• Exercise:
How might the article on the highest interest rates in history carry on? Continue it from its final sentence.

* start Given text *

Interest Rates Hit 3% — Per Day! The Story of the Highest Interest Rates in History

Yields on United States 10-year bonds passed the 3% in January. The yield on the 10-year had reached its lowest point in history in 2012 at 1.43% as a result of the Fed’s policy of Quantitative Easing. Since then yields have doubled as the markets incorporated the impact of tapering their purchase of U.S. Government securities. This raises the question, how high could interest rates go from here? Could interest rates move up to 3% per quarter? U.S. interest rates were that high back in 1981 when the yield on US 10-year Treasuries 15.84% while 30-year mortgage rates hit 18.63%. What about 3% per month, per week, or even per day?
We do have one case where the hyperinflation was bad enough to push interest rates up to unimaginable levels, but not so high that the whole concept of interest rates became meaningless. This occurred in Brazil in early 1990. Between 1981 and 1994, annual inflation exceeded 100% in all but one year, and over 1000% in four of those years, with 1989 and 1993 being the two worst years. Inflation became institutionalized in the country. Wages, salaries, prices, even bank accounts were pegged to the inflation rate, and the Banco do Brasil felt duty bound to set a daily interest rate so people could adjust to the hyperinflation as prices spiraled out of control.  


Brazil was one of the worst of the Latin American hyperinflators of the 1960s to 1990s. New currencies were introduced in 1967, 1986, 1989, 1990, 1993 and 1994. The Real, introduced on July 1, 1994, put an end to Brazil’s addiction to inflation, but by the time the Real was introduced, the new currency, was equal to 2.75 Quintillion (2,750,000,000,000,000,000) Reis, the original currency Brazil had used as a Portuguese colony. The impact of these inflations on the currency is illustrated below in the log chart of exchange rates between the Brazilian currency and the US Dollar from 1950 to 2014.

* end Given text *
* start Data extract *

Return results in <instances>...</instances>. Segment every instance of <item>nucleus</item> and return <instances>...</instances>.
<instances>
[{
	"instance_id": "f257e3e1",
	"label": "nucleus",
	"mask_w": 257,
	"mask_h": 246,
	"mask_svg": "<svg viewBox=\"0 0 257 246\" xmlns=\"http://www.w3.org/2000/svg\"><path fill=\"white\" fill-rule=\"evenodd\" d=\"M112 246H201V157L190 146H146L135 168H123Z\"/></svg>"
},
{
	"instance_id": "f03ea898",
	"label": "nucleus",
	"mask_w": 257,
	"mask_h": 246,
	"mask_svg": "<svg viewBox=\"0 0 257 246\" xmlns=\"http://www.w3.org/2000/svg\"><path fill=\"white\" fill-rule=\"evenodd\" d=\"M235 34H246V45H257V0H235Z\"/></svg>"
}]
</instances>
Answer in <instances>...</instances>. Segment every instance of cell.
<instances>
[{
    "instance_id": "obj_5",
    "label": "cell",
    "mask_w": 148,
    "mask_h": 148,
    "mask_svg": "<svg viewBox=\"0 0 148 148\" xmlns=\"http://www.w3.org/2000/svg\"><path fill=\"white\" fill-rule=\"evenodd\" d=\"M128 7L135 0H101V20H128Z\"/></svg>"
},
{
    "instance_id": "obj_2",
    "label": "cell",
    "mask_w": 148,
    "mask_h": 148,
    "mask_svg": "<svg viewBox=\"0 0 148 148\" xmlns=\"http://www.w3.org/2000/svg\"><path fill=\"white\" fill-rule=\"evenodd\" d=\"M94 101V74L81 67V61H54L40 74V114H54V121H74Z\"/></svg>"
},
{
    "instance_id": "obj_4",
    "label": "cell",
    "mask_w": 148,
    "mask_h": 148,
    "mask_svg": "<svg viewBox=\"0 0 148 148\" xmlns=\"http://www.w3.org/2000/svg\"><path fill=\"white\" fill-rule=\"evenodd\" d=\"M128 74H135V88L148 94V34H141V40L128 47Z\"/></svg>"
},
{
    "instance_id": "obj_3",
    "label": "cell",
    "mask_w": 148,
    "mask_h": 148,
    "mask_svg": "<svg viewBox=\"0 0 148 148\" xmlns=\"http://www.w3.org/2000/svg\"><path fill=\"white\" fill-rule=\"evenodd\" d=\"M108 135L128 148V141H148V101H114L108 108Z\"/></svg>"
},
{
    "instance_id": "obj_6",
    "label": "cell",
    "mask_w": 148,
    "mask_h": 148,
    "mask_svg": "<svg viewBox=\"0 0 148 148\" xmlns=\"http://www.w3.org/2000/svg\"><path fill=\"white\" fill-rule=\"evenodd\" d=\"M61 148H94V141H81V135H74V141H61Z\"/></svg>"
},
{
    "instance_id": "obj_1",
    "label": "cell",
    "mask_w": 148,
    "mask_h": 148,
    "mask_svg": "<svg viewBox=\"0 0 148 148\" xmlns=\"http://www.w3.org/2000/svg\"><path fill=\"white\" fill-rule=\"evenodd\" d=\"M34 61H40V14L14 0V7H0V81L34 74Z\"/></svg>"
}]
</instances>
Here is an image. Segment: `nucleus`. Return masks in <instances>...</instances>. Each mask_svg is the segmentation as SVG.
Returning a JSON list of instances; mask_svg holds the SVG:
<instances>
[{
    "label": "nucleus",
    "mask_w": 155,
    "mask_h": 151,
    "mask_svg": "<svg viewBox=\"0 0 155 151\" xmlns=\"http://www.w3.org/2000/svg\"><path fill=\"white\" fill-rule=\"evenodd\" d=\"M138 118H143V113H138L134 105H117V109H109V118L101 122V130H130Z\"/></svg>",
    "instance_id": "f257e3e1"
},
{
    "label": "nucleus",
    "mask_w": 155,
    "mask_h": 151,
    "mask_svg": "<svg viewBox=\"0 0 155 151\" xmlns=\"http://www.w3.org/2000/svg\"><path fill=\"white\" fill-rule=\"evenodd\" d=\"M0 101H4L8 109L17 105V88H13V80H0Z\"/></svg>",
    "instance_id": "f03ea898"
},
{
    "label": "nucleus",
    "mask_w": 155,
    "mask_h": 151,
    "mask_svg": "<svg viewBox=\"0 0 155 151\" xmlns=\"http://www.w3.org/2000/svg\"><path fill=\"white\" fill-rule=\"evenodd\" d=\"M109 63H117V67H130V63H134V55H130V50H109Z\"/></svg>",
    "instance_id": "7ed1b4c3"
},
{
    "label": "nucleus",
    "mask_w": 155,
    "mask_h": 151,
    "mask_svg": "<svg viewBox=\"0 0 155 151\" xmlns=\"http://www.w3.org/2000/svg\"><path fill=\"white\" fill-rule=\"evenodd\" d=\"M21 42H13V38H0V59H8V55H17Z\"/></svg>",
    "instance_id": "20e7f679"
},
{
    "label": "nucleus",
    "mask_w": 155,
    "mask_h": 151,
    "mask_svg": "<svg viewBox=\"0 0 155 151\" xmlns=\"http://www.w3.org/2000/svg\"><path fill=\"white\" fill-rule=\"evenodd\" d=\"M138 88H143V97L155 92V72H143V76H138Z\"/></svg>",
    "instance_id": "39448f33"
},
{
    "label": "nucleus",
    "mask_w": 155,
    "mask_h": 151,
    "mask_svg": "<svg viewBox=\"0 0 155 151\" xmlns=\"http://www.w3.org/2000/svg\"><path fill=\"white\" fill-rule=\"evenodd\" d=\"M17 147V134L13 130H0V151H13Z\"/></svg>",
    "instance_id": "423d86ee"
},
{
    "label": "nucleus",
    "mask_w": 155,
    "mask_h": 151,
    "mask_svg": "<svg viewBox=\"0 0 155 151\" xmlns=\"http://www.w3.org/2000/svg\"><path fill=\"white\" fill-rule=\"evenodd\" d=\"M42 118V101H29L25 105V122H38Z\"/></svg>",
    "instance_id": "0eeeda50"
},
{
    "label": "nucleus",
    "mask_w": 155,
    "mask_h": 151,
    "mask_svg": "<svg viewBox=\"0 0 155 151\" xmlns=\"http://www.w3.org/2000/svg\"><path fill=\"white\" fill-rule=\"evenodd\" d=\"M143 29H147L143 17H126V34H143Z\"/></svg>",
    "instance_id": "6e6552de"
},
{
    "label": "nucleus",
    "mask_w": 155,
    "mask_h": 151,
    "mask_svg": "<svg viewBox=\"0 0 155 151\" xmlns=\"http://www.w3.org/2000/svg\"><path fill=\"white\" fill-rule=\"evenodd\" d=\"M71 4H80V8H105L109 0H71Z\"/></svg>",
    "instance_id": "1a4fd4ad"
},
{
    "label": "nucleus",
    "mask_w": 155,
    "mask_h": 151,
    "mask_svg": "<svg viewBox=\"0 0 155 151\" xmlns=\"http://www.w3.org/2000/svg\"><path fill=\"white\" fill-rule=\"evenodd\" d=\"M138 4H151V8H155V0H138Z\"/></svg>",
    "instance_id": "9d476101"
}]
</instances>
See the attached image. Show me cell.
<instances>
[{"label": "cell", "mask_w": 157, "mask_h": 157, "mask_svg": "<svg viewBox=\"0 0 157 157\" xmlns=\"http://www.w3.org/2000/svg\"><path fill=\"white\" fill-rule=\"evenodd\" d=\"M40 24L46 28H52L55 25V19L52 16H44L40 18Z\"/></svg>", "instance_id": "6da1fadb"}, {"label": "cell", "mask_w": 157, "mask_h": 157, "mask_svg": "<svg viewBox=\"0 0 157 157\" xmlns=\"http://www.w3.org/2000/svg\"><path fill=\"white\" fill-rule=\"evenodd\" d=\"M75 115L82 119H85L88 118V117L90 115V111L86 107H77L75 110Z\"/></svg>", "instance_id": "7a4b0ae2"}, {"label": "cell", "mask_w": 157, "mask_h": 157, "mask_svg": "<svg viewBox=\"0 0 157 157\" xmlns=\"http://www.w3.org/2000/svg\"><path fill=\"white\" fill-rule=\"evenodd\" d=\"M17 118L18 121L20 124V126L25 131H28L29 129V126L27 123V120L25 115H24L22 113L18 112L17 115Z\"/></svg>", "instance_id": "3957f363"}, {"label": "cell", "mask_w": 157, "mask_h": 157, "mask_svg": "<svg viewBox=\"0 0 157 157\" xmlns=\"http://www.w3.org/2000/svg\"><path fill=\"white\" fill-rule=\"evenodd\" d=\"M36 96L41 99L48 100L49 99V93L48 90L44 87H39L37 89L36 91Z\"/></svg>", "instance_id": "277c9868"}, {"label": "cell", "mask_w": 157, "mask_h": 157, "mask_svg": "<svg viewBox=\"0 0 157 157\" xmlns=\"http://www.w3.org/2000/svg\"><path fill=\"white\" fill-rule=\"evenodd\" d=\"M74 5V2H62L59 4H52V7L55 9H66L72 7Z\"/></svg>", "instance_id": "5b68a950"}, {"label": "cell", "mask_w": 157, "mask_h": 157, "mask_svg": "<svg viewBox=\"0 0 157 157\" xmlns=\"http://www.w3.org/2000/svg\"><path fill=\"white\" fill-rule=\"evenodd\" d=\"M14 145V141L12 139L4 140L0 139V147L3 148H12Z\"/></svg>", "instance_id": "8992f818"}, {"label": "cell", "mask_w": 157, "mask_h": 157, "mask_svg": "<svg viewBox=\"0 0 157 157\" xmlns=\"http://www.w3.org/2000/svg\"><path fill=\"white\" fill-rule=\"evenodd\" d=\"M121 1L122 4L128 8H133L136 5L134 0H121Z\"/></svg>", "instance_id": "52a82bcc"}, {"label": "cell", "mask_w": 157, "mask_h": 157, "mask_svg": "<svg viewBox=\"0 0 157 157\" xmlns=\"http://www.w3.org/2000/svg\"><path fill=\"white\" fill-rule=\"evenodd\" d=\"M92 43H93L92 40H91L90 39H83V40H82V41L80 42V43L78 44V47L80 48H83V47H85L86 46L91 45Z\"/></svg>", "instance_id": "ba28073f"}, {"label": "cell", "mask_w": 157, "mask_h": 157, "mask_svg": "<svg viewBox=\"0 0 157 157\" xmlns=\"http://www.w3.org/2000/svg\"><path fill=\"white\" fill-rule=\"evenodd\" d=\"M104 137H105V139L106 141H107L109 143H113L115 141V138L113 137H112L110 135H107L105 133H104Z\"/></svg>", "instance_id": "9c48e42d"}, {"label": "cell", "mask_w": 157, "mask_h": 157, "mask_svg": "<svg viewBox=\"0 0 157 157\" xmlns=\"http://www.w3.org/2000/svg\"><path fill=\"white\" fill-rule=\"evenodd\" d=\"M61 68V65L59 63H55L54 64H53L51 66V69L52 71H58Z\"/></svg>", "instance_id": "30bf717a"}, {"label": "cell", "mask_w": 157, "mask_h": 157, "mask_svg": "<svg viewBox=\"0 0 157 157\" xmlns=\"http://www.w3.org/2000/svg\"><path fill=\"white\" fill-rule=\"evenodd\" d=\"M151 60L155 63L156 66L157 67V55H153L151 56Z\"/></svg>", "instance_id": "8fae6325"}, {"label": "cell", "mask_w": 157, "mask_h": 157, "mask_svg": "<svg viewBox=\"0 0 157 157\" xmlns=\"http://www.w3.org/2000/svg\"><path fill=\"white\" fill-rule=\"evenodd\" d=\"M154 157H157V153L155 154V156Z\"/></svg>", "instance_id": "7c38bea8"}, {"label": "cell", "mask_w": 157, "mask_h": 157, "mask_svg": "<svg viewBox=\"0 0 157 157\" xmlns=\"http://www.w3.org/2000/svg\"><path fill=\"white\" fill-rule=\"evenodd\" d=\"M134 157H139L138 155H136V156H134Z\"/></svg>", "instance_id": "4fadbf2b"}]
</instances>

* end Data extract *

• Exercise output:
The Banco do Brazil uses the SELIC (Sistema Especial de Liquidação e Custodia – Special Clearance and Escrow System) to set interest rates for the economy, just as the Federal Reserve uses the Discount rate in the United States. The SELIC became the basis for all interest rates throughout the Brazilian economy as hyperinflation took over. At first the SELIC was adjusted every few years, then every few months, then daily. Along with the exchange rate for the SELIC became the primary indicator of inflation on the Brazilian economy.  

The Banco do Brazil has a daily record of interest rates back to 1986 which is illustrated in the log graph below. The daily interest rates have been annualized, compounding the daily interest rates into the annual equivalent.  

What is most interesting about the graph is the exponential increase in interest rates from 1975 to 1993, rising steadily from around 16% per annum to almost 16,000% until the back of inflation was broken in 1993. Currency reforms are visible in the large drops in the interest rate as the government tried to reform the fiscal sector and stop the inflationary spiral, but the government inevitably returned to its inflationary fix to solve its problems.
The highest interest rates occurred in February 1990. During that period of time inflation was rising at such a high and unpredictable rate, that the Banco do Brazil would only quote interest rates on a daily basis. The whole concept of annual or even monthly interest rates became meaningless, as prices steadily rose and the Cruzeiro steadily depreciated. Daily interest rates hit 1% in June 1989, rose to 2% by November 1989, 3% by the beginning of February 1990, and peaked at 3.626% by February 19, 1990.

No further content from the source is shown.